**Work instruction:** Transcribe the data as written, minus images.

**Data in this exercise:**
---------------

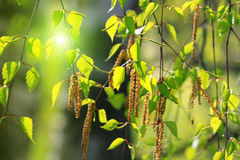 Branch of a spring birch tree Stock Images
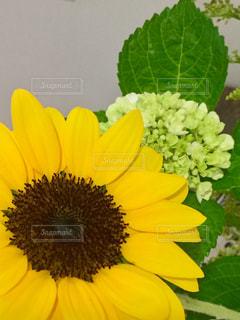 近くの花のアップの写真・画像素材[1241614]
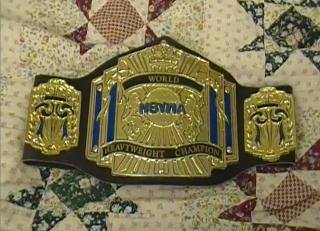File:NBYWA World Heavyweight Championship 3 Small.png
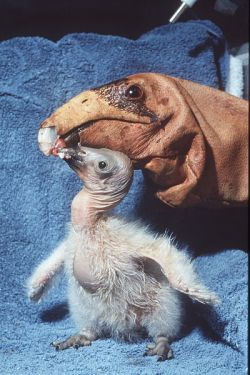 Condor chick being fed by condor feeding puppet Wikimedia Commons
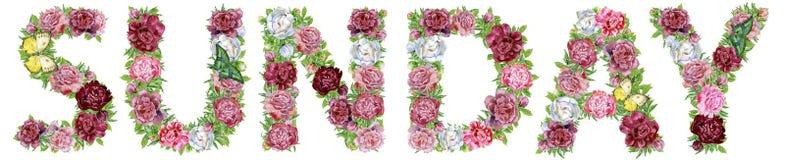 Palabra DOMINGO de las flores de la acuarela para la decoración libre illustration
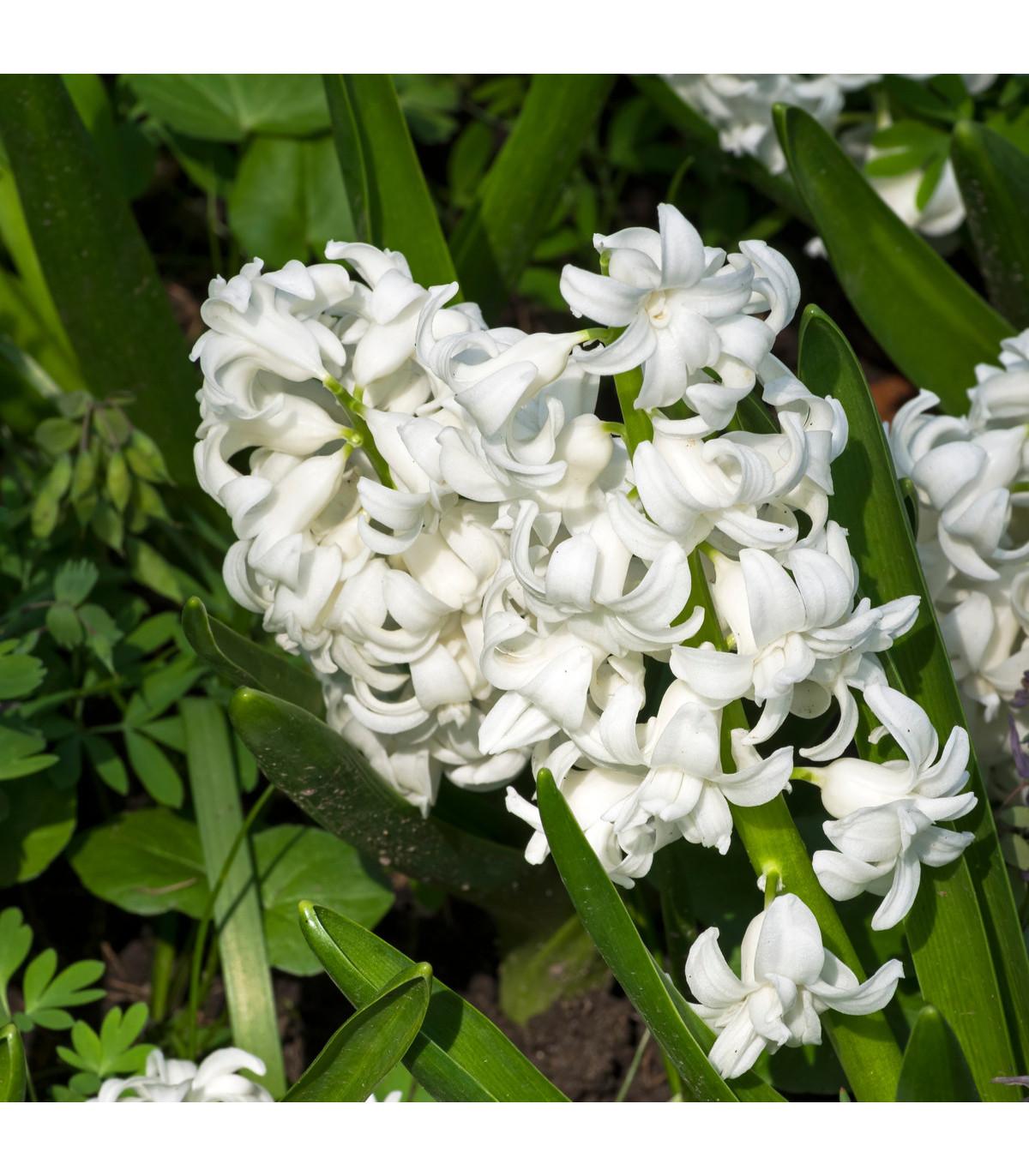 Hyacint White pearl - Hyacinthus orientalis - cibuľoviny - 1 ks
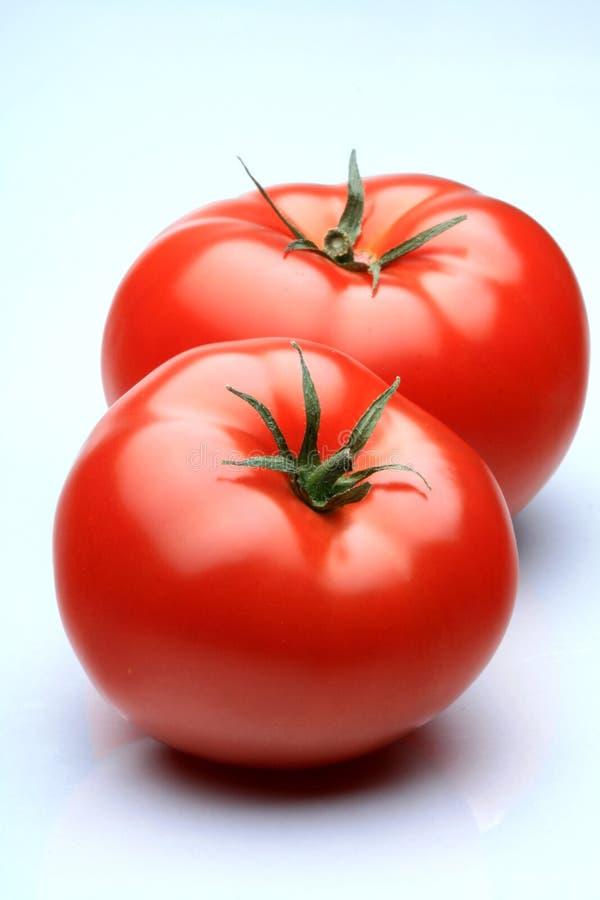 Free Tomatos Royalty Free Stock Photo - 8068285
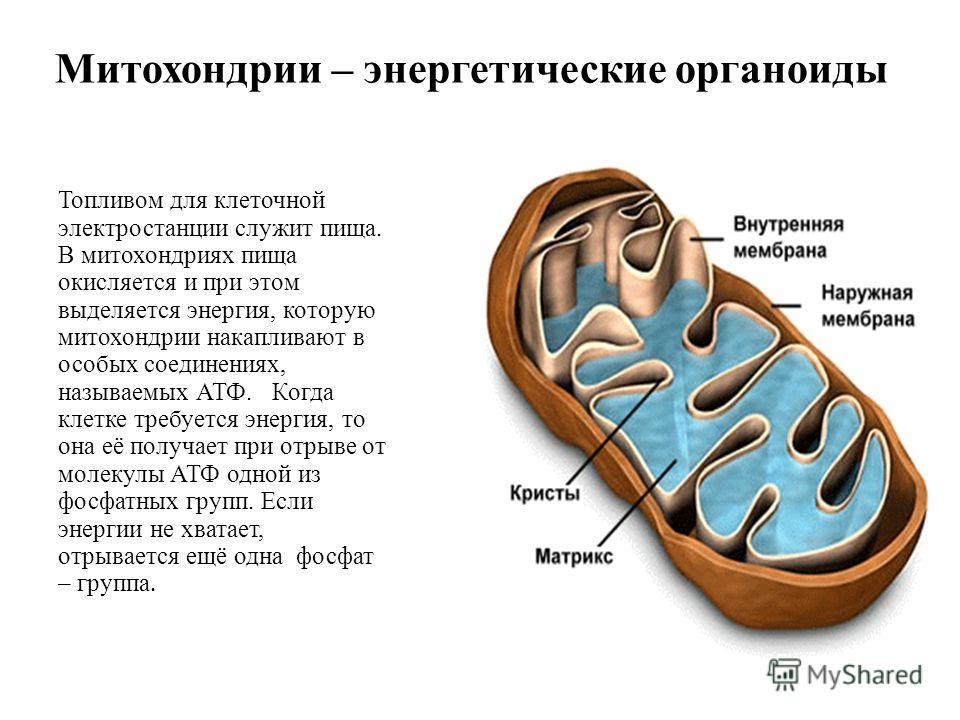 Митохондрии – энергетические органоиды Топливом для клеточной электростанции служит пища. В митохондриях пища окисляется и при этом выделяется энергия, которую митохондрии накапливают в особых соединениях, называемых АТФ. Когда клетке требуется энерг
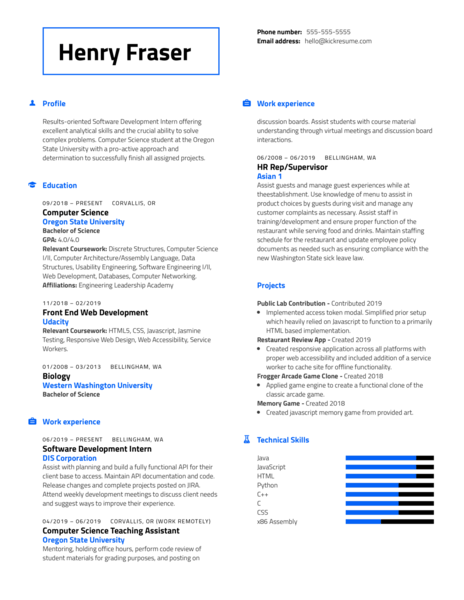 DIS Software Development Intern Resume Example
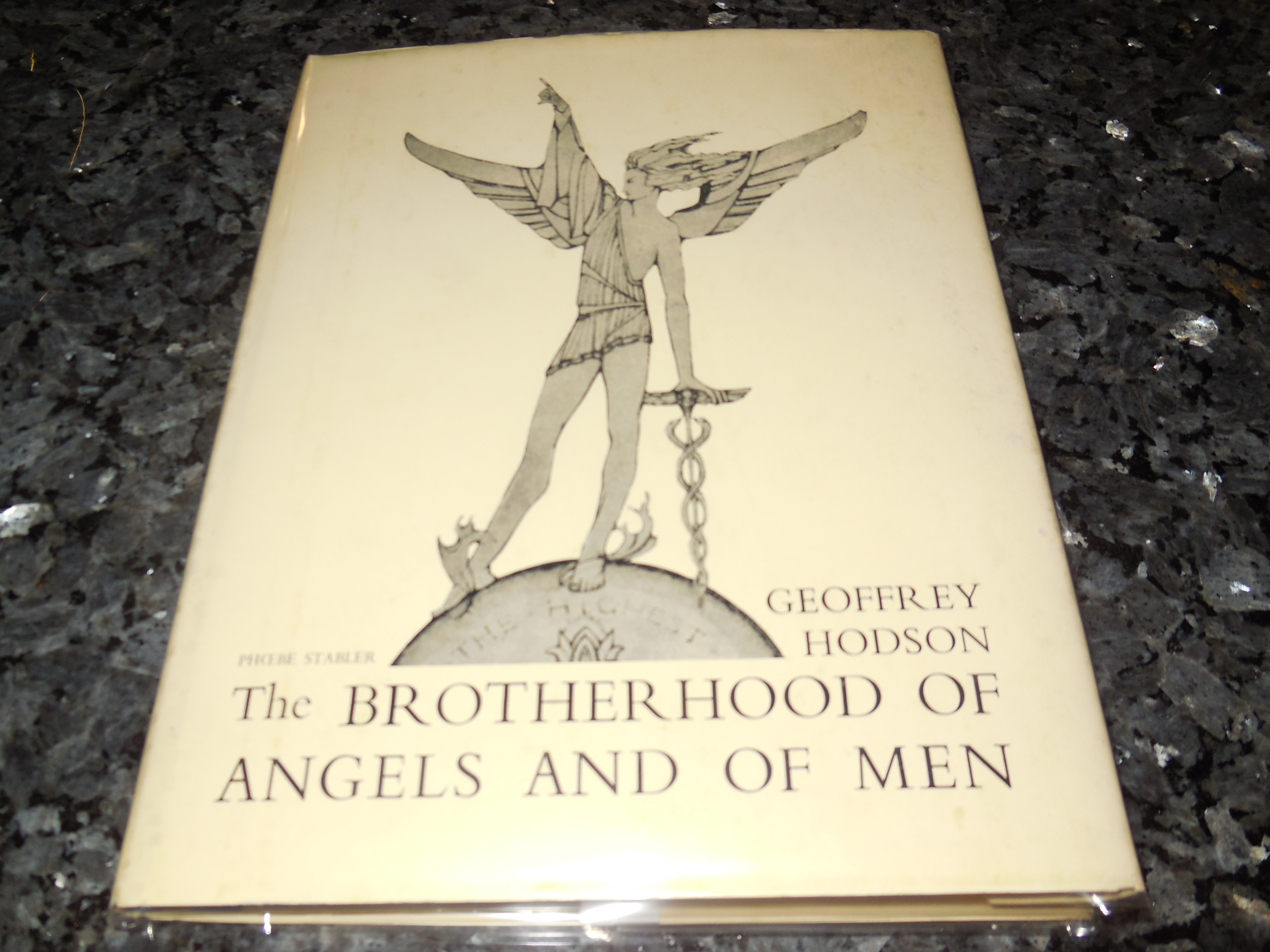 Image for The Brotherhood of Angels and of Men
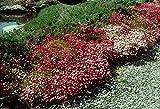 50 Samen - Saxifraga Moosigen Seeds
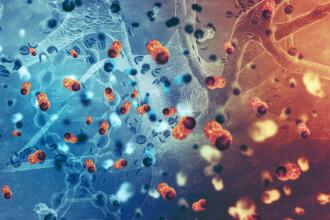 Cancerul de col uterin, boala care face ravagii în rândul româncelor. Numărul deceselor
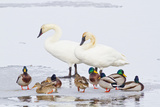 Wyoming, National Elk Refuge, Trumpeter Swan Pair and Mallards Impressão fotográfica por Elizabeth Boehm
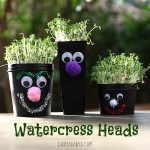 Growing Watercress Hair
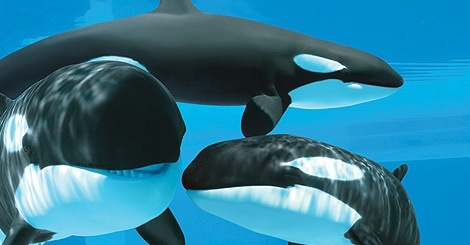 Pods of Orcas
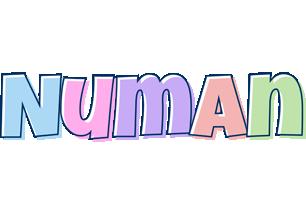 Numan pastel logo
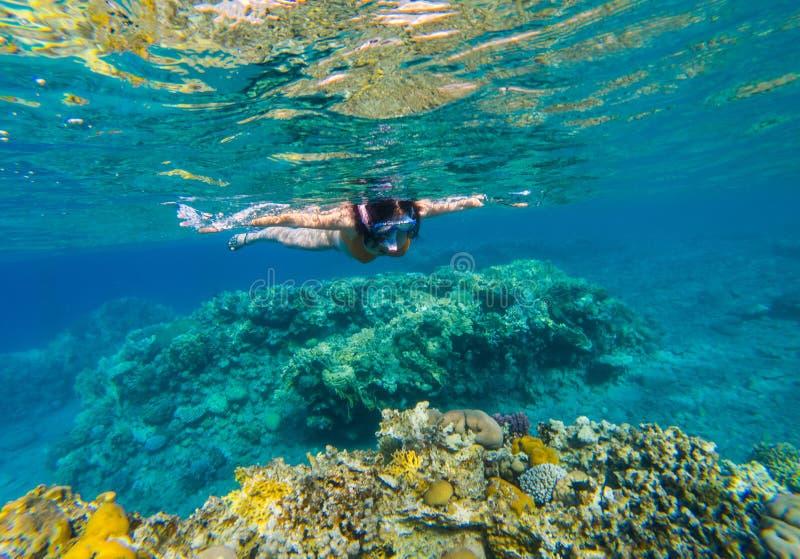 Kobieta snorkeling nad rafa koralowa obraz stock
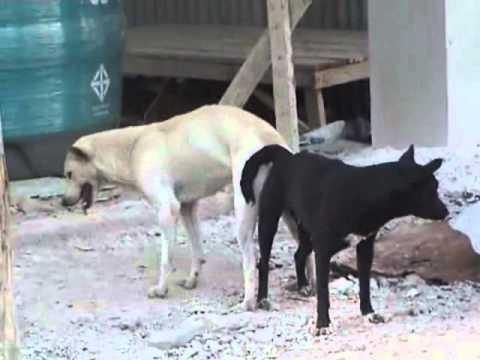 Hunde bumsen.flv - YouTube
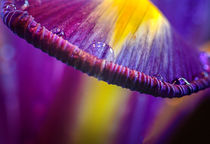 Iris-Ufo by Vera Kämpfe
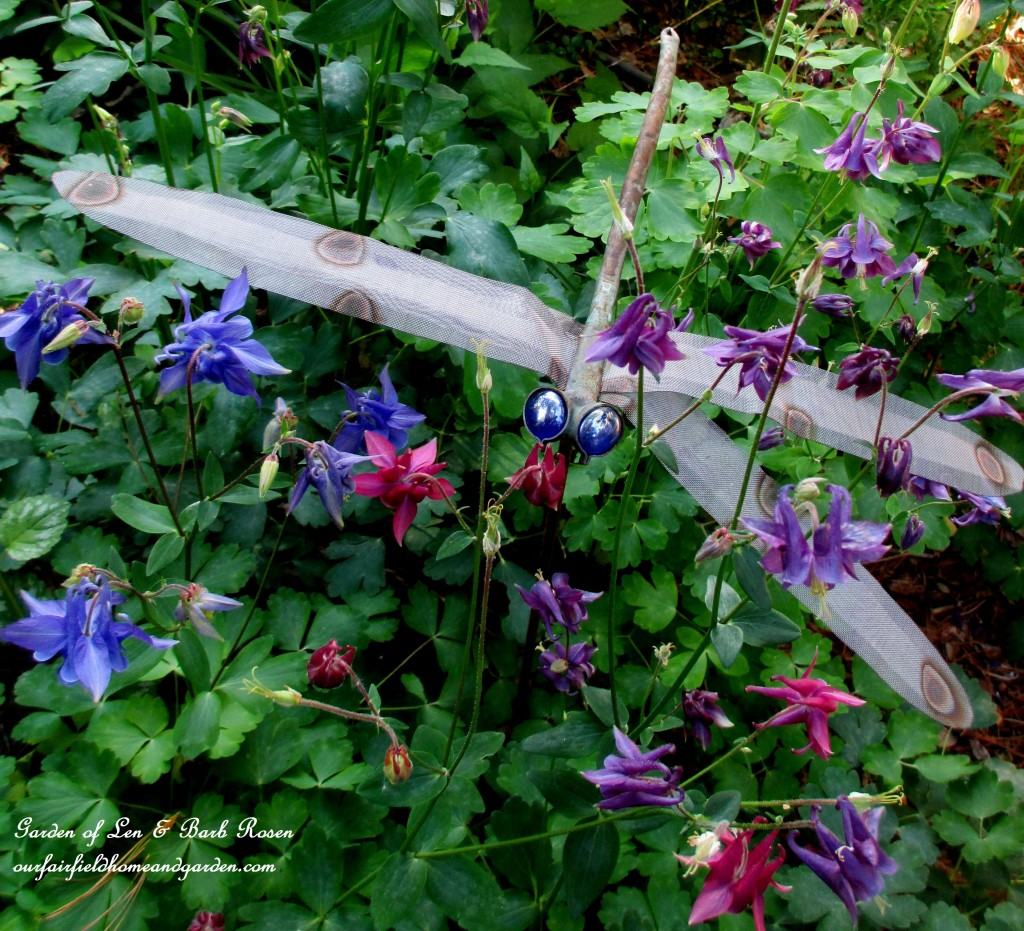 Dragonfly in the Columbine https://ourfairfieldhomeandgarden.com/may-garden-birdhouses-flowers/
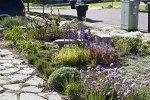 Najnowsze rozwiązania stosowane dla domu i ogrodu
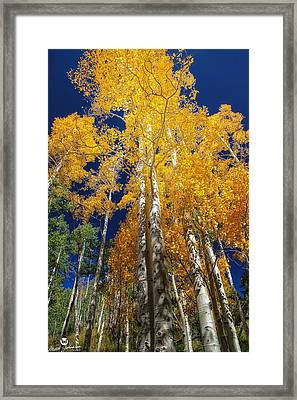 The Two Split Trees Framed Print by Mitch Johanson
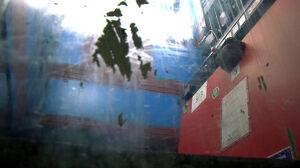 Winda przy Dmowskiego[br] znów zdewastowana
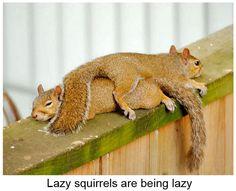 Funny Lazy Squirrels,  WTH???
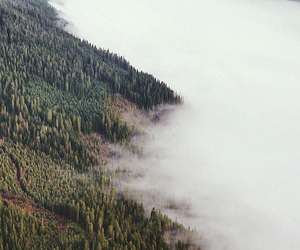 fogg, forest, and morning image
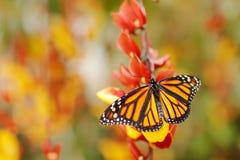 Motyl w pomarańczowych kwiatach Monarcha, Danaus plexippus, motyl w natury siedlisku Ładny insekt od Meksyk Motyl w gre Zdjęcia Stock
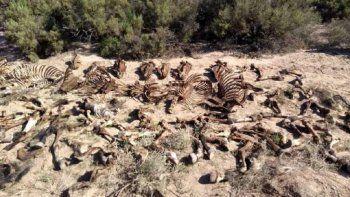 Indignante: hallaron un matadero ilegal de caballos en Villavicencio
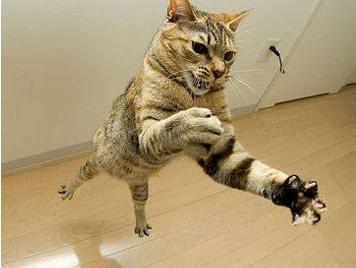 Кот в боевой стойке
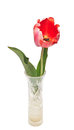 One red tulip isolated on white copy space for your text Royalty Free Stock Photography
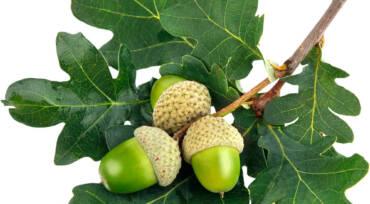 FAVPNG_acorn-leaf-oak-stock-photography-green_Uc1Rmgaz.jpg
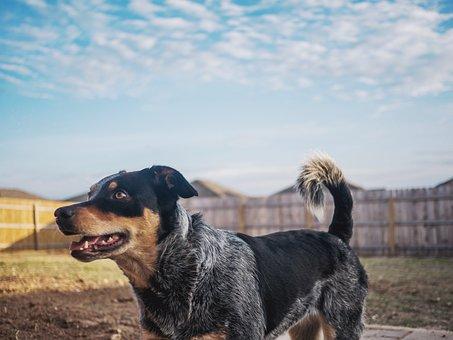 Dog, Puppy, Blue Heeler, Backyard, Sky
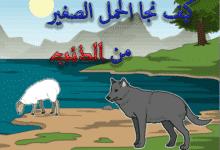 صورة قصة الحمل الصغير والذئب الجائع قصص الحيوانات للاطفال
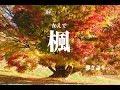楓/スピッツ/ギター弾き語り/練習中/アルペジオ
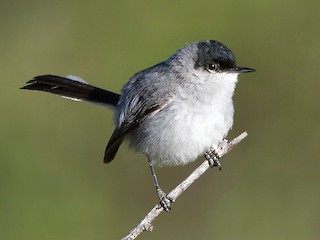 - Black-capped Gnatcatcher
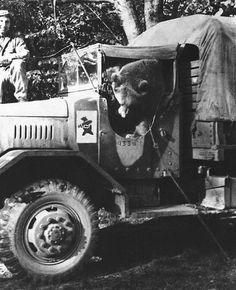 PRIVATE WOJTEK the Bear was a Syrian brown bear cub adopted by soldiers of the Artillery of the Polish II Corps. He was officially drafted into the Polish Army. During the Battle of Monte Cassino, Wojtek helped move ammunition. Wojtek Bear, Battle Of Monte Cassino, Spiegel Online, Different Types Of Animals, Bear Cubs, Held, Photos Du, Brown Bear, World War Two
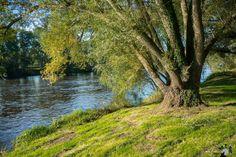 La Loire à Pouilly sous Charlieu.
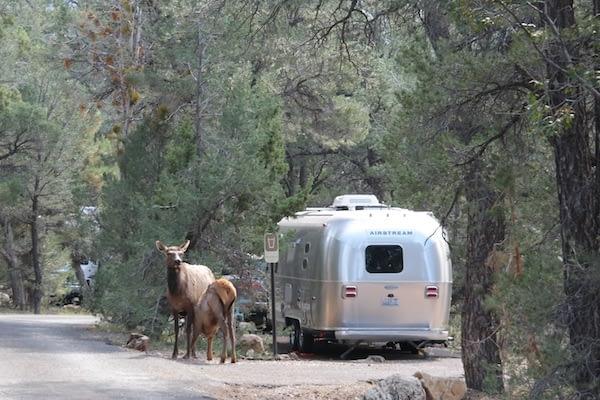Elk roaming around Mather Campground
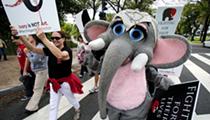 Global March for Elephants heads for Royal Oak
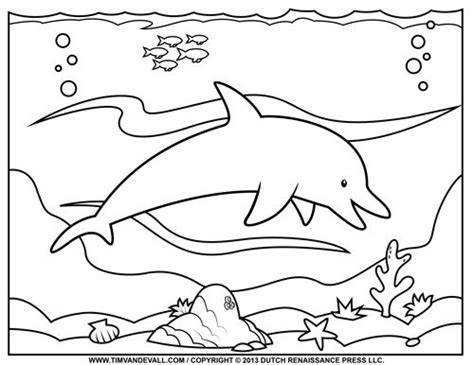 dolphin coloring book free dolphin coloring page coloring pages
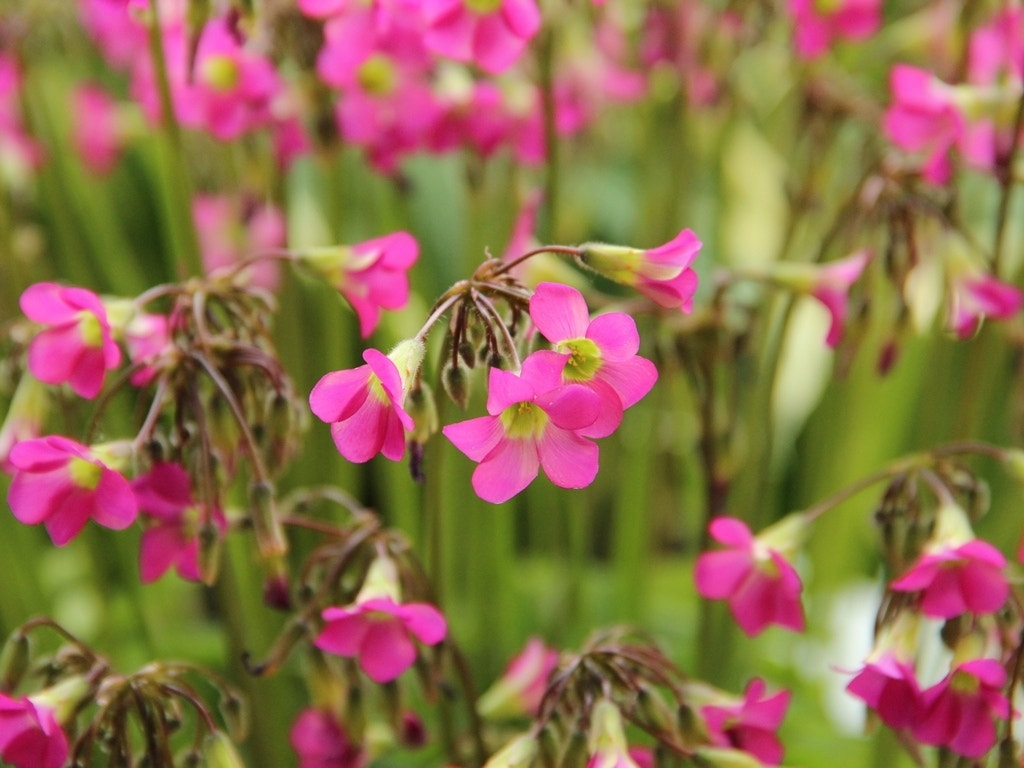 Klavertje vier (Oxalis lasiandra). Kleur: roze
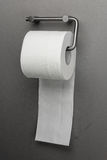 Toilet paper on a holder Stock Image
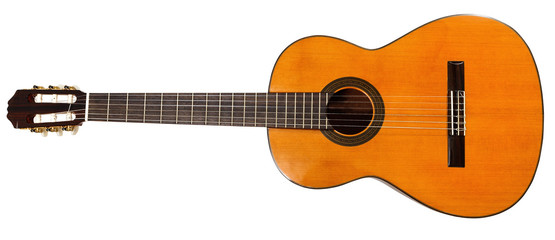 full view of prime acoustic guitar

---------------

**Response to the exercise:**
 Branch of a spring birch tree Stock Images
 近くの花のアップの写真・画像素材[1241614]
File:NBYWA World Heavyweight Championship 3 Small.png
 Condor chick being fed by condor feeding puppet Wikimedia Commons
 Palabra DOMINGO de las flores de la acuarela para la decoración libre illustration
 Hyacint White pearl - Hyacinthus orientalis - cibuľoviny - 1 ks
 Free Tomatos Royalty Free Stock Photo - 8068285
 Митохондрии – энергетические органоиды Топливом для клеточной электростанции служит пища. В митохондриях пища окисляется и при этом выделяется энергия, которую митохондрии накапливают в особых соединениях, называемых АТФ. Когда клетке требуется энерг
 DIS Software Development Intern Resume Example
 Image for The Brotherhood of Angels and of Men
 50 Samen - Saxifraga Moosigen Seeds
 Cancerul de col uterin, boala care face ravagii în rândul româncelor. Numărul deceselor
 Wyoming, National Elk Refuge, Trumpeter Swan Pair and Mallards Impressão fotográfica por Elizabeth Boehm
 Growing Watercress Hair
 Pods of Orcas
 Numan pastel logo
 Kobieta snorkeling nad rafa koralowa obraz stock
 Hunde bumsen.flv - YouTube
 Iris-Ufo by Vera Kämpfe
 Dragonfly in the Columbine https://ourfairfieldhomeandgarden.com/may-garden-birdhouses-flowers/
 Najnowsze rozwiązania stosowane dla domu i ogrodu
 The Two Split Trees Framed Print by Mitch Johanson
 Winda przy Dmowskiego[br] znów zdewastowana
 Funny Lazy Squirrels,  WTH???
 fogg, forest, and morning image
 Motyl w pomarańczowych kwiatach Monarcha, Danaus plexippus, motyl w natury siedlisku Ładny insekt od Meksyk Motyl w gre Zdjęcia Stock
 Indignante: hallaron un matadero ilegal de caballos en Villavicencio
 Кот в боевой стойке
 One red tulip isolated on white copy space for your text Royalty Free Stock Photography
 FAVPNG_acorn-leaf-oak-stock-photography-green_Uc1Rmgaz.jpg
 Dog, Puppy, Blue Heeler, Backyard, Sky
 صورة قصة الحمل الصغير والذئب الجائع قصص الحيوانات للاطفال
楓/スピッツ/ギター弾き語り/練習中/アルペジオ
 - Black-capped Gnatcatcher
 PRIVATE WOJTEK the Bear was a Syrian brown bear cub adopted by soldiers of the Artillery of the Polish II Corps. He was officially drafted into the Polish Army. During the Battle of Monte Cassino, Wojtek helped move ammunition. Wojtek Bear, Battle Of Monte Cassino, Spiegel Online, Different Types Of Animals, Bear Cubs, Held, Photos Du, Brown Bear, World War Two
 La Loire à Pouilly sous Charlieu.
Elk roaming around Mather Campground
 Global March for Elephants heads for Royal Oak
 dolphin coloring book free dolphin coloring page coloring pages
 Klavertje vier (Oxalis lasiandra). Kleur: roze
 Toilet paper on a holder Stock Image
 full view of prime acoustic guitar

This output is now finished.